### SHORT EXERCISE 1
Replace "shoulder" with "elbow" in the listing lines from the one containing "As this picture" down to the end of the listing, and reproduce those lines with nothing else changed.
### SHORT EXERCISE 2
Write the next part of the Champion v. State appeal opinion, picking up after the shooting of the deceased.
··· SOURCE DOCUMENT
Champion v. State
Decision Date | 17 May 1949 |
Docket Number | 5 Div. 271 |
Citation | 44 So.2d 616,35 Ala.App. 7 |
Parties | CHAMPION v. STATE. |
Court | Alabama Court of Appeals |
J. B. Atkinson, Grady Reynolds and Reynolds & Reynolds, all of Clanton, for appellant.
A. A. Carmichael, Atty. Gen., and Bernard F. Sykes, Asst. Atty. Gen., for the State.
This appellant was indicted for manslaughter in the first degree. His jury trial resulted in a verdict guilty of manslaughter in the second degree.
The evidence presented by the State tends to show that appellant was a police officer for the City of Clanton at the time of this homicide.
The deceased, a soldier stationed at Craig Field, Selma, Alabama, and his first cousin J. W. Bradley, and Bradley's brother-in-law, Marlin Ingram, had met together in Clanton on Sunday, February 17, 1947. They rode around in a taxi awhile, and then just walked around.' Marlin had been drinking, and was probably drunk. The other two may have been drinking to some extent. At any rate, about 11:30 that night they went to Smitherman's Cafe in Clanton and ordered some tomato juice. Before they had been served the appellant approached their booth and asked to see what they had 'set down.' He then informed Ingram that he was drunk and had been disorderly and that he was going to take him to jail. Appellant and Ingram started out of the cafe. Near the front door Ingram pulled back to let some other patrons enter and appellant hit him a blow that knocked him into a nearby table. Appellant asked someone to call police headquarters and have a police car sent to the restaurant. He and Ingram then went out and stood in front of the cafe, where they were joined by Bradley and the deceased.
In a few minutes Officer Plowler arrived in a police car. Some difficulty was experienced in getting Ingram into the police car and appellant began beating him with a blackjack. According to some of the State's witnesses appellant struck Ingram a large number of blows. His head became bloody.
At this point the deceased protested appellant's actions and told him to stop as he had already nearly killed Ingram.
With this appellant turned on deceased and began hitting at him with his blackjack. Deceased backed away, attempting to protect his head with his arms. After appellant had thus backed deceased some distance the strap to the blackjack broke and fell to the sidewalk. Both appellant and deceased attempted to recover the blackjack, but appellant obtained it and put it in his pocket. He then pulled his pistol and shot the deceased.
······
··· SOURCE MATERIAL
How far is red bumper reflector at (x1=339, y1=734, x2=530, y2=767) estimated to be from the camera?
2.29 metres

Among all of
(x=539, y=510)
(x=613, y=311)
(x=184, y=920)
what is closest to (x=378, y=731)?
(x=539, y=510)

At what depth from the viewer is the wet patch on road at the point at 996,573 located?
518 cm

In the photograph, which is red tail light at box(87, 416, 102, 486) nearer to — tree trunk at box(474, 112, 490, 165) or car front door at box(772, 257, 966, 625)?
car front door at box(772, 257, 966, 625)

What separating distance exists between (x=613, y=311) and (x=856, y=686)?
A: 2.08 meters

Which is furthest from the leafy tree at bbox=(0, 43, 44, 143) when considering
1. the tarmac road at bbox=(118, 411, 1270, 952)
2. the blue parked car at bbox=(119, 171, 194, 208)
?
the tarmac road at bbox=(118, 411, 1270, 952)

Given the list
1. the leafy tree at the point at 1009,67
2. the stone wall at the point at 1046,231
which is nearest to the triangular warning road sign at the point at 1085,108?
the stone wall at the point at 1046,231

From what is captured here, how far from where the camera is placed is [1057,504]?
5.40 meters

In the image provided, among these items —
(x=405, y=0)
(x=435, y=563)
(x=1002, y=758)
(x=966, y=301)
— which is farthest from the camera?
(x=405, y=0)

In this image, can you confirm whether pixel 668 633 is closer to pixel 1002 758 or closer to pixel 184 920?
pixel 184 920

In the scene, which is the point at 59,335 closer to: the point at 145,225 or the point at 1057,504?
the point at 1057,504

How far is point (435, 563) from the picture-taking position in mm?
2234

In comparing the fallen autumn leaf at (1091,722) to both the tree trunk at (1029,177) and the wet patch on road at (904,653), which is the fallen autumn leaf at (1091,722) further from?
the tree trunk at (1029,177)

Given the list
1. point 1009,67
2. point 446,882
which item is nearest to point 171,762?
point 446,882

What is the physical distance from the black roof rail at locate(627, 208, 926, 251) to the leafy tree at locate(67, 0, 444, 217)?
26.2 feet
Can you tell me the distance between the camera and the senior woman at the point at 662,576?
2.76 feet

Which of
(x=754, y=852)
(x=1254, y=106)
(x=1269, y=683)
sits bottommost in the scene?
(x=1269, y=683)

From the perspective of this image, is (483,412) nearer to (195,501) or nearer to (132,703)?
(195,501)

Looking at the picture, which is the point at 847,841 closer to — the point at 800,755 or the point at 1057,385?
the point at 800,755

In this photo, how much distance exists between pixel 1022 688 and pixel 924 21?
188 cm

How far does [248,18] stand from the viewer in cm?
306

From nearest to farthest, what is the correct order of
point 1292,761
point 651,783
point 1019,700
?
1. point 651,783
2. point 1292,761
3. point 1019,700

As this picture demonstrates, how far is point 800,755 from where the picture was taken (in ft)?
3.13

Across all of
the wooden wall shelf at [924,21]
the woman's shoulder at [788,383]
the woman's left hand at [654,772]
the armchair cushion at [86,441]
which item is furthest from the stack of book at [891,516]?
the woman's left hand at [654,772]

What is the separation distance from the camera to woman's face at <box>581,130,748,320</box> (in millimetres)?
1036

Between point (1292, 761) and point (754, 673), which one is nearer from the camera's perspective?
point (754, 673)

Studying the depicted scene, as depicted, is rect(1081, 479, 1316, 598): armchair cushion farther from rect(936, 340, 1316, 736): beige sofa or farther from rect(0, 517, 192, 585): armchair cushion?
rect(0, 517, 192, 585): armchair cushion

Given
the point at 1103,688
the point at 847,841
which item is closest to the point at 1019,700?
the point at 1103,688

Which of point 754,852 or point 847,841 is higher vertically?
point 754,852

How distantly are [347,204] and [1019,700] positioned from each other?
······
### EXERCISE RESULT 1
As this picture demonstrates, how far is point 800,755 from where the picture was taken (in ft)?
3.13

Across all of
the wooden wall shelf at [924,21]
the woman's elbow at [788,383]
the woman's left hand at [654,772]
the armchair cushion at [86,441]
which item is furthest from the stack of book at [891,516]?
the woman's left hand at [654,772]

What is the separation distance from the camera to woman's face at <box>581,130,748,320</box> (in millimetres)?
1036

Between point (1292, 761) and point (754, 673), which one is nearer from the camera's perspective?
point (754, 673)

Studying the depicted scene, as depicted, is rect(1081, 479, 1316, 598): armchair cushion farther from rect(936, 340, 1316, 736): beige sofa or farther from rect(0, 517, 192, 585): armchair cushion?
rect(0, 517, 192, 585): armchair cushion

Given
the point at 1103,688
the point at 847,841
which item is closest to the point at 1019,700?
the point at 1103,688

Which of point 754,852 or point 847,841 is higher vertically?
point 754,852

How distantly are [347,204] and [1019,700] positioned from each other?

### EXERCISE RESULT 2
The evidence for the defense was directed toward showing that the deceased, Ingram, and Bradley, or some of them, had been drunk and disorderly in and around the business section of Clanton previous to the homicide, and that Ingram was drunk at the time appellant took him out of the cafe. Appellant and Officer Plowler also gave testimony, which if believed under the required rule, tended to show that they were attacked by the deceased and his companions, and that the force they used was necessary to process the arrests they were attempting.
The picture sought to be shown by appellant's evidence is fairly well presented by the following excerpts from appellant's testimony:
'Q. All right. Go ahead. A. In putting Ingram in the car, why, we got him in there as much as twice I know, and them fellows would jerk him out. If they didn't, he would jerk--get out himself, crawl out, and the next time I gave him a pretty good little tap by the side of the head, and he staid in there from then on, he didn't never get out any more.
'Q. All right. A. And that is when me and Mr. Burt tied up out there, and he was going to break my God damn neck, he said.
'Q. What did Burt say to you, if anything? A. He said, 'You ain't going no'--He first asked me, 'What are you going to do with him?' I said, 'Why, I have already told you, I don't know how many times, I was going to take him to jail.' He said, 'For what?' I said, 'Because he is drunk and disorderly, and you know he is.' I said, 'Now, the thing for you to do, you boys, is to go on and leave us alone.' He said, 'No, you ain't going to take nobody to jail if you don't take us.' And I told him then, 'We don't want to take nobody but him,' that they weren't drunk. So then, about that time somebody, some fellow knocked Mr. Plowler down, I don't know who it was, and Burt was trying to hit me, and he hit me some times, but I couldn't get to hit him much because he was active, and he could hit me and jump way out yonder out of the way.
'Q. What did Burt say to you? A. I don't know. At times he said he was going to break my God damn neck. I don't know how many times he did say that. So I tried to reach him with my blackjack, or billy, rather. After I had tried to use the gas, and the thing wouldn't fire, it snapped, it wouldn't shoot, then I thought maybe--I told him then, 'Come on; let's go.' He said, 'I ain't going nowhere with you, you son-of-a-bitch.' And then I tried to hit him on the head with the blackjack, and I caught the straps like this, with my finger, to let it reach out over there, and it flew off. Well, it was north of the cafe, and Burt made a dive around over--bent over to get it, and I run against him and pushed him on over, and I picked it up and put it in my pocket. He went out a little piece, and turned and come back at me, and I told him not to come on me anymore; that I had give out. He said, 'I am going to break your damn neck, you son-of-a-bitch.' And I said, 'I am going to shoot you, too,' and that is what happened.
'Mr. Huddleston: Just what happened, if your Honor please.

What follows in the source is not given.